== Records for the exercise
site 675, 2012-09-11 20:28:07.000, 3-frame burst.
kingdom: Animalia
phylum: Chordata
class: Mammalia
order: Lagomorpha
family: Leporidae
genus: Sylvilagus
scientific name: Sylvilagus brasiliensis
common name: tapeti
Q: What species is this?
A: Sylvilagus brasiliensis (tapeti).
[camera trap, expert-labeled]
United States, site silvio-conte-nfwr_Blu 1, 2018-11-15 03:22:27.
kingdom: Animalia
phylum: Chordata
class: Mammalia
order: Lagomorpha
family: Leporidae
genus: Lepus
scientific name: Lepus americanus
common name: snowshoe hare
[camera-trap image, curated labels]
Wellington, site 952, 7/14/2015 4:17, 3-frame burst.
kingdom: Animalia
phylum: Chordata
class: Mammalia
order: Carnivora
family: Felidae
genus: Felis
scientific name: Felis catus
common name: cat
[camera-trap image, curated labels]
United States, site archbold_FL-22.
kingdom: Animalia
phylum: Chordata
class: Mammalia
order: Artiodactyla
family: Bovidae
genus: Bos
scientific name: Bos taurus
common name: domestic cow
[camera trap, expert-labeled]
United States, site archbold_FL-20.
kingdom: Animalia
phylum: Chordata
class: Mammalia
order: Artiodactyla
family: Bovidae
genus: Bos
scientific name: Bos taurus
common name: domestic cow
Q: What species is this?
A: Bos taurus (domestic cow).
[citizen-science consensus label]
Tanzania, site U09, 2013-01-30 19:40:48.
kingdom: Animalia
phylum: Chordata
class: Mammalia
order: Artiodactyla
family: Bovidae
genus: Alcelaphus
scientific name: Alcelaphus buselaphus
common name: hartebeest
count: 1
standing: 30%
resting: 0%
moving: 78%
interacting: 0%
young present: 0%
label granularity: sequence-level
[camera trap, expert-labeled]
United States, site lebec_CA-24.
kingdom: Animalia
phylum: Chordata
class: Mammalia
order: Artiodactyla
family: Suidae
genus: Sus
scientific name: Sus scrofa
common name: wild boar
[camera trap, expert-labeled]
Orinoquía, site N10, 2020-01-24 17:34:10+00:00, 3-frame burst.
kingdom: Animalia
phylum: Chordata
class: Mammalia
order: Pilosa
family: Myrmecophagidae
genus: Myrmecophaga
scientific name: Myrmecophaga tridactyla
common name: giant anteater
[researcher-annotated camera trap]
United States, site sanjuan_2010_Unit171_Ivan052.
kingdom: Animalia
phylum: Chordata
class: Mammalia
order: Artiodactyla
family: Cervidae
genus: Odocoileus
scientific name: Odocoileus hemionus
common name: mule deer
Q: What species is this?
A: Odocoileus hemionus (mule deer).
====
§ **Instructions for the task**:
Could you retype all of the entries exactly, leaving none out?

§ **Task answer**:
site 675, 2012-09-11 20:28:07.000, 3-frame burst.
kingdom: Animalia
phylum: Chordata
class: Mammalia
order: Lagomorpha
family: Leporidae
genus: Sylvilagus
scientific name: Sylvilagus brasiliensis
common name: tapeti
Q: What species is this?
A: Sylvilagus brasiliensis (tapeti).
[camera trap, expert-labeled]
United States, site silvio-conte-nfwr_Blu 1, 2018-11-15 03:22:27.
kingdom: Animalia
phylum: Chordata
class: Mammalia
order: Lagomorpha
family: Leporidae
genus: Lepus
scientific name: Lepus americanus
common name: snowshoe hare
[camera-trap image, curated labels]
Wellington, site 952, 7/14/2015 4:17, 3-frame burst.
kingdom: Animalia
phylum: Chordata
class: Mammalia
order: Carnivora
family: Felidae
genus: Felis
scientific name: Felis catus
common name: cat
[camera-trap image, curated labels]
United States, site archbold_FL-22.
kingdom: Animalia
phylum: Chordata
class: Mammalia
order: Artiodactyla
family: Bovidae
genus: Bos
scientific name: Bos taurus
common name: domestic cow
[camera trap, expert-labeled]
United States, site archbold_FL-20.
kingdom: Animalia
phylum: Chordata
class: Mammalia
order: Artiodactyla
family: Bovidae
genus: Bos
scientific name: Bos taurus
common name: domestic cow
Q: What species is this?
A: Bos taurus (domestic cow).
[citizen-science consensus label]
Tanzania, site U09, 2013-01-30 19:40:48.
kingdom: Animalia
phylum: Chordata
class: Mammalia
order: Artiodactyla
family: Bovidae
genus: Alcelaphus
scientific name: Alcelaphus buselaphus
common name: hartebeest
count: 1
standing: 30%
resting: 0%
moving: 78%
interacting: 0%
young present: 0%
label granularity: sequence-level
[camera trap, expert-labeled]
United States, site lebec_CA-24.
kingdom: Animalia
phylum: Chordata
class: Mammalia
order: Artiodactyla
family: Suidae
genus: Sus
scientific name: Sus scrofa
common name: wild boar
[camera trap, expert-labeled]
Orinoquía, site N10, 2020-01-24 17:34:10+00:00, 3-frame burst.
kingdom: Animalia
phylum: Chordata
class: Mammalia
order: Pilosa
family: Myrmecophagidae
genus: Myrmecophaga
scientific name: Myrmecophaga tridactyla
common name: giant anteater
[researcher-annotated camera trap]
United States, site sanjuan_2010_Unit171_Ivan052.
kingdom: Animalia
phylum: Chordata
class: Mammalia
order: Artiodactyla
family: Cervidae
genus: Odocoileus
scientific name: Odocoileus hemionus
common name: mule deer
Q: What species is this?
A: Odocoileus hemionus (mule deer).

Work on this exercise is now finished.